= Given instruction 1 =
Report each line of the rows that contains the word "black".

# Indoor kittens/cats wanted- dundee area



## GeorgiiePixie (Apr 11, 2013)

hey 
i am looking to rehome a kitten/cat in the ner future.
i currently have a female maine coon whom i sadly found out recently has leukeamia, we were also told this morning that she has only 4-6 weeks left to live but i personally, based on how she is, believe it will be much less time. i am devastated as she is like a baby to me and i cant think of how my life will be without her but i know i can help make another cat feel just as special and as loved as she is.

i love cats and me being agoraphobic, find that they are not only brilliant companions while my partner is at work but also help to relieve a lot of stress. i would love to have another cat, possibly 2 if they are siblings and cannot be separated, as i know i can offer them an extremely loving and dedicated home. 
my kitty is loved and well looked after, she is spoiled, cuddled and played with every day. she was adopted and i have had 2 other cats when i lived with my parents, therefor i do have knowledge and experience with cats. i would prefer a female cat but not fussed either way. the cat must be an indoor cat, as i previously have said, i am agoraphobic therefor cannot leave my home, plus i live in a close - ground floor- but still no access to the outdoors. i also live very near 2 main busy roads therefor i would not feel safe allowing a cat outdoors. if offering an older cat then it must be neutered/spayed as i do not agree with animals being used for breeding, plus it is also safer health wise for the cat.

my house is a 1 bedroom flat but has plenty of space for the cat to roam around, hide and play. if you think you may have cats/kittens that would meet not only my needs but also the cats needs then please contact me  
ive also attached a picture of my cat Princess'Baby'Tigerlily so that you can see she is a very well looked after, happy cat.


----------



## jaycee05 (Sep 24, 2012)

I am so sorry to hear about your lovely cat having leukamia, i recently had to have my beloved Sasha put to sleep, she was 17, but still sadly missed
You might not feel like having another cat so soon,but have you thought of contacting Maine Coon rescues if you would like anotherMC even [pedigree cats go into rescues
Also they will bring the cat to you,as they would want to see if your home was suitable
Ragdolls are placid cats too, and usually happy to be an indoor cat


----------



## GeorgiiePixie (Apr 11, 2013)

= Given instruction 2 =
According to the forum thread, why must the cat the first poster takes in be an indoor cat?

[Spatial question entries]
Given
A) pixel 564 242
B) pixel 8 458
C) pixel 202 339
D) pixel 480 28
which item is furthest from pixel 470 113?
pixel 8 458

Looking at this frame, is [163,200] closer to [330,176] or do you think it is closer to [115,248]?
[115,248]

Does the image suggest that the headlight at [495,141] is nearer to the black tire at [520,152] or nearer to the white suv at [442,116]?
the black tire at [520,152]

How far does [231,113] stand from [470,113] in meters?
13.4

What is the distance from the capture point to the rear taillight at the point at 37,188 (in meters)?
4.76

---

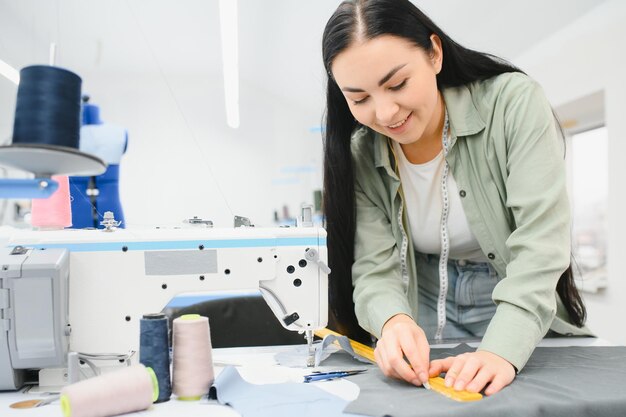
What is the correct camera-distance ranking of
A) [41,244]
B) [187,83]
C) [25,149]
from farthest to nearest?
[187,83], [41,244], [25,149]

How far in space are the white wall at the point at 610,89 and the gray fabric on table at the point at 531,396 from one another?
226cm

= Complete answer 1 =
Does the image suggest that the headlight at [495,141] is nearer to the black tire at [520,152] or nearer to the white suv at [442,116]?
the black tire at [520,152]

= Complete answer 2 =
The poster is agoraphobic and cannot leave home, and the ground-floor home in a close has no access to the outdoors. The poster also lives very near two main busy roads and would not feel safe letting a cat outside.